A lot shaggier and lived in that I would expect from a Happy Madison joint. This forgoes the temptation to be mindlessly broad and gross-out most of the time, instead staging a character comedy of duelling families – one jewish, one black – around the tried-and-tested template of a wedding farce. It works! I buy this cast in these roles (everyone always forgets that Buscemi is a Sandler regular) and the whole film feels busy in a good way; busy with personalities, busy with gags – both verbal and physical. It’s always moving, with writer director Robert Smigel favouring a roaming handheld camera to keep all the chaos barely contained with some genuinely inventive staging here and there where it counts.
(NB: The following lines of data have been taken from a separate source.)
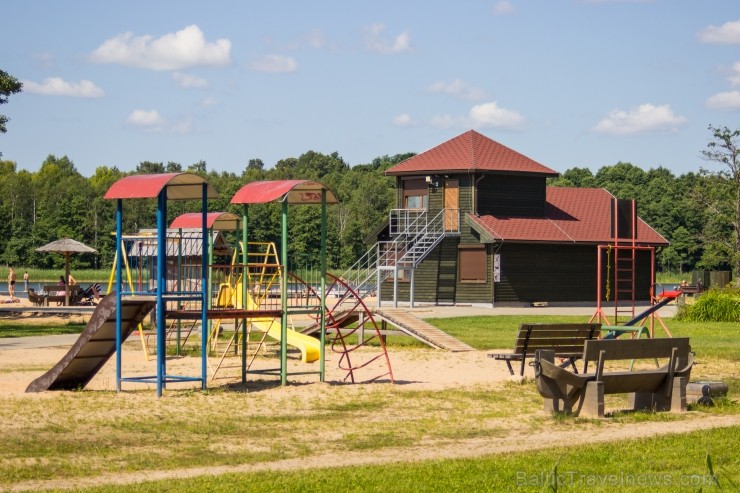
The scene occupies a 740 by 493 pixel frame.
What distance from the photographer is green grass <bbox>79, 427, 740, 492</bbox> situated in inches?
401

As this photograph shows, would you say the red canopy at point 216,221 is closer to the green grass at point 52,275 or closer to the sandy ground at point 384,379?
the sandy ground at point 384,379

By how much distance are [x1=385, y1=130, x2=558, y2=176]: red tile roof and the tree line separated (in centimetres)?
1552

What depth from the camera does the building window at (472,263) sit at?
5066 cm

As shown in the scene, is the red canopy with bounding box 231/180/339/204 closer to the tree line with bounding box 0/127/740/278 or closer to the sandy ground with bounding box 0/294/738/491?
the sandy ground with bounding box 0/294/738/491

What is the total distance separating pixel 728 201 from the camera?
212 feet

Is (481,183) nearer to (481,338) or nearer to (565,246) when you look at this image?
(565,246)

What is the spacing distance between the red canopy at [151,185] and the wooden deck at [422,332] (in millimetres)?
7662

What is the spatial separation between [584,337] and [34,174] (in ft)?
491

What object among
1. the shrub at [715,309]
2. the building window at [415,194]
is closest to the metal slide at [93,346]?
the shrub at [715,309]

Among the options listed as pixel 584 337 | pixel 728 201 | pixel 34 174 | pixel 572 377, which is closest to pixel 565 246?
pixel 728 201

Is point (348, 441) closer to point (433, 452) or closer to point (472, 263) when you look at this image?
point (433, 452)

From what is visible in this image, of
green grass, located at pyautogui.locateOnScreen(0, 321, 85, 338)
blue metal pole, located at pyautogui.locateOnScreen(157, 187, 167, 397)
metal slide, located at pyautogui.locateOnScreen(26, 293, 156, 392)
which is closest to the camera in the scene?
blue metal pole, located at pyautogui.locateOnScreen(157, 187, 167, 397)

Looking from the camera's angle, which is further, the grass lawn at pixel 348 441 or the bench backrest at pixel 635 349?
the bench backrest at pixel 635 349

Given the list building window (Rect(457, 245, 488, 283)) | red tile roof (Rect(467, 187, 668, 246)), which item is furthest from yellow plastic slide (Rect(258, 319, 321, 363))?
building window (Rect(457, 245, 488, 283))
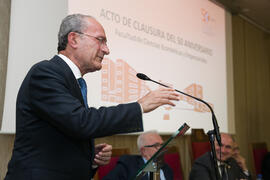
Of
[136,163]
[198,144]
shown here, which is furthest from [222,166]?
[198,144]

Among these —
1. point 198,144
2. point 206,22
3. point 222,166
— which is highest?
point 206,22

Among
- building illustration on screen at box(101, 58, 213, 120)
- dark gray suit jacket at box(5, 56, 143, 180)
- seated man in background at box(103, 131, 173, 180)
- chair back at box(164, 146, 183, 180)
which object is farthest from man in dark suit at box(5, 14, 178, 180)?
chair back at box(164, 146, 183, 180)

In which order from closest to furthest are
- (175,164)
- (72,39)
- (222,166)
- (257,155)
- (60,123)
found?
(60,123)
(72,39)
(222,166)
(175,164)
(257,155)

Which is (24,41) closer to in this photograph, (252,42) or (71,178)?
(71,178)

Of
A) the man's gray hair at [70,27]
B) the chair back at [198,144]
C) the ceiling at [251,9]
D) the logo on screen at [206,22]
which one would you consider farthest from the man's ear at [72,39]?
the ceiling at [251,9]

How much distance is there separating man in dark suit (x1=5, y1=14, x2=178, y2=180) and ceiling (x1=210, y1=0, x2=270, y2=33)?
3.94 metres

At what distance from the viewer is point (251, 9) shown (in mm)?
5594

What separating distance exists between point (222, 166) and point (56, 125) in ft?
5.53

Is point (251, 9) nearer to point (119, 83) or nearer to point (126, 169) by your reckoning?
point (119, 83)

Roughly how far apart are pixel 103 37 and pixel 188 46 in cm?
255

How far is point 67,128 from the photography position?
1.25 m

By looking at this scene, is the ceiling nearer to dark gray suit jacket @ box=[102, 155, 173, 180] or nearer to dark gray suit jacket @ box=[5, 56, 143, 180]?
dark gray suit jacket @ box=[102, 155, 173, 180]

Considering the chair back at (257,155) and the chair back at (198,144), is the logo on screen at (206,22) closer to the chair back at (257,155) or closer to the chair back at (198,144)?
the chair back at (198,144)

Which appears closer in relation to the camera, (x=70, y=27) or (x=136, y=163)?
(x=70, y=27)
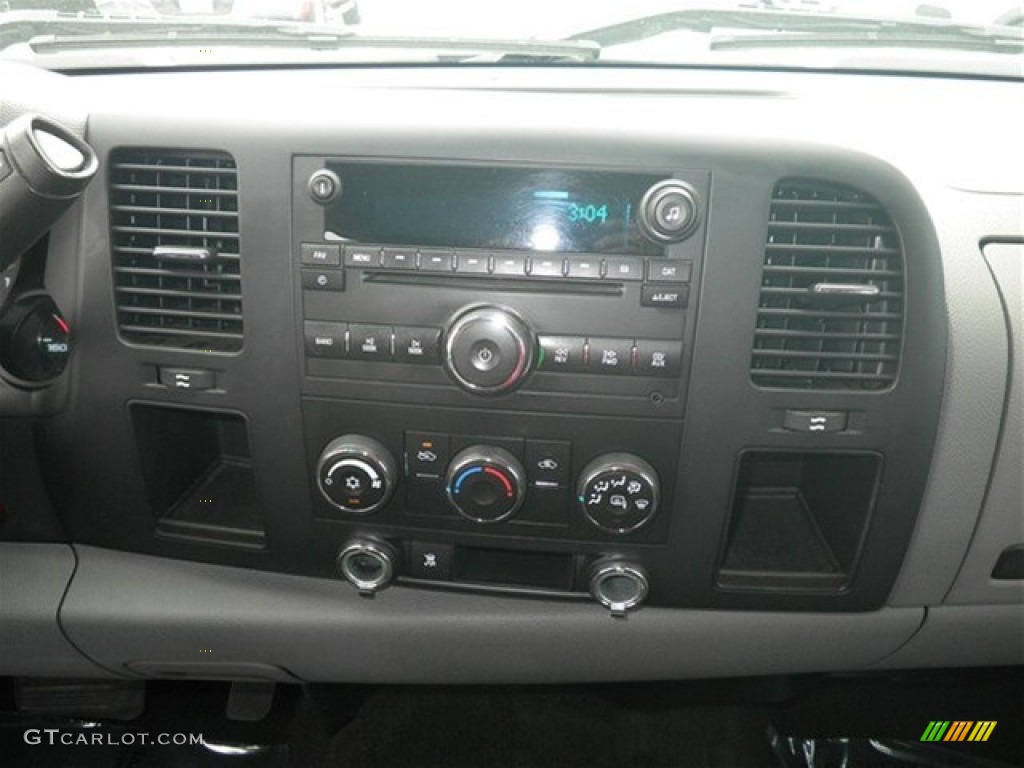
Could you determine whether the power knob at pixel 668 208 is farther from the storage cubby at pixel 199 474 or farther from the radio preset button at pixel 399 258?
the storage cubby at pixel 199 474

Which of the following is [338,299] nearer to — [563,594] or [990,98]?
[563,594]

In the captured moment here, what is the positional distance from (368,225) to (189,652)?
75cm

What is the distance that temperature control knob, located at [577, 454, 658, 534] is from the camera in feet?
3.61

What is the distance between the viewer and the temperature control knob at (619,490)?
3.61 ft

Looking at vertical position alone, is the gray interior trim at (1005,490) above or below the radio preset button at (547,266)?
below

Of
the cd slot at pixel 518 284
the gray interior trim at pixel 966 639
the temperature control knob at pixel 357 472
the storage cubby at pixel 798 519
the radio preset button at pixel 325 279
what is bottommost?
the gray interior trim at pixel 966 639

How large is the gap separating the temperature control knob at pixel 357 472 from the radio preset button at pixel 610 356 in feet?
1.01

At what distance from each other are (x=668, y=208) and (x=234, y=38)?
807 mm

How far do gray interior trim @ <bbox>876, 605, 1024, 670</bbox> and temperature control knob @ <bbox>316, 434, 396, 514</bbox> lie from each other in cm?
86

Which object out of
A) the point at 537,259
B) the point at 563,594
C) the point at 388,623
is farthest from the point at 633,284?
the point at 388,623

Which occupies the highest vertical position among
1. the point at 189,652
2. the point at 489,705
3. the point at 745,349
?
the point at 745,349

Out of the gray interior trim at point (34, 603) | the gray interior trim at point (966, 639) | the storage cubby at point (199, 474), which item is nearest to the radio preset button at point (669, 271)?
the storage cubby at point (199, 474)

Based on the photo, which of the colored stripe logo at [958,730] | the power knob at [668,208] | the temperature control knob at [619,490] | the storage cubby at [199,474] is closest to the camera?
the power knob at [668,208]

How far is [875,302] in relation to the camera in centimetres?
105
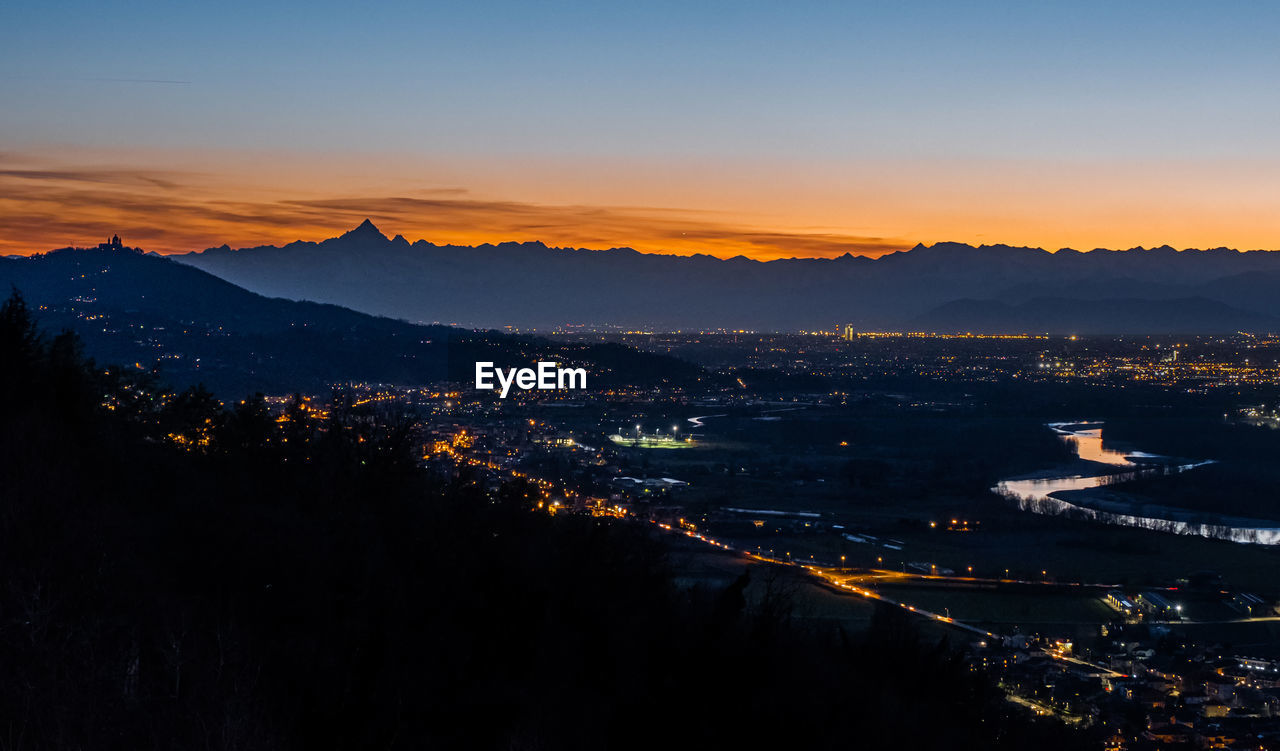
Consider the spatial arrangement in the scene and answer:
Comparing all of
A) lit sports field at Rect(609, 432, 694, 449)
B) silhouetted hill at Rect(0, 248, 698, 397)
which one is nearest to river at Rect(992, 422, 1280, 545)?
lit sports field at Rect(609, 432, 694, 449)

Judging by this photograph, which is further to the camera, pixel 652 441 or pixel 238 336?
pixel 238 336

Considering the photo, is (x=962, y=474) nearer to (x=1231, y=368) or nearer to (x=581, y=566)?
(x=581, y=566)

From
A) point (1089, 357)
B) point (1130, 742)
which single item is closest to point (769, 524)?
point (1130, 742)

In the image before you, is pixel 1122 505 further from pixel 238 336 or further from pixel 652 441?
pixel 238 336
A touching moment between Sandler and Rock, for example, is played out while the two are in chairs being hoisted in the air by a mass of party guests.
As fine as Sandler is here, he can’t help but skew himself a little bit off centre, employing one of his slightly exaggerated voices to appear just a blip more animated than would be if playing the role as himself. It’s as if Sandler is afraid to just be himself in his own comedies, but this could also be a desire of his to search for something more specific. He seems happy to give himself over to people like Baumbach but always bends towards heightened character work in his own movies where, I’m guessing, he has total freedom. So perhaps that’s merely the muse he enjoys chasing.
All in all this was a lot more enjoyable than it had any right to be. I used to keep up with Sandler’s movies religiously but drifted off when the going got tough. Recently I’ve been curious to go back and fill in all those blanks, if just to chart the trajectory that got him here. Heard some moderately good things about Sandy Wexler too. The low-key stakes and specificity in the portrait of a dysfunctional jewish family pays off. More like this please Sandman!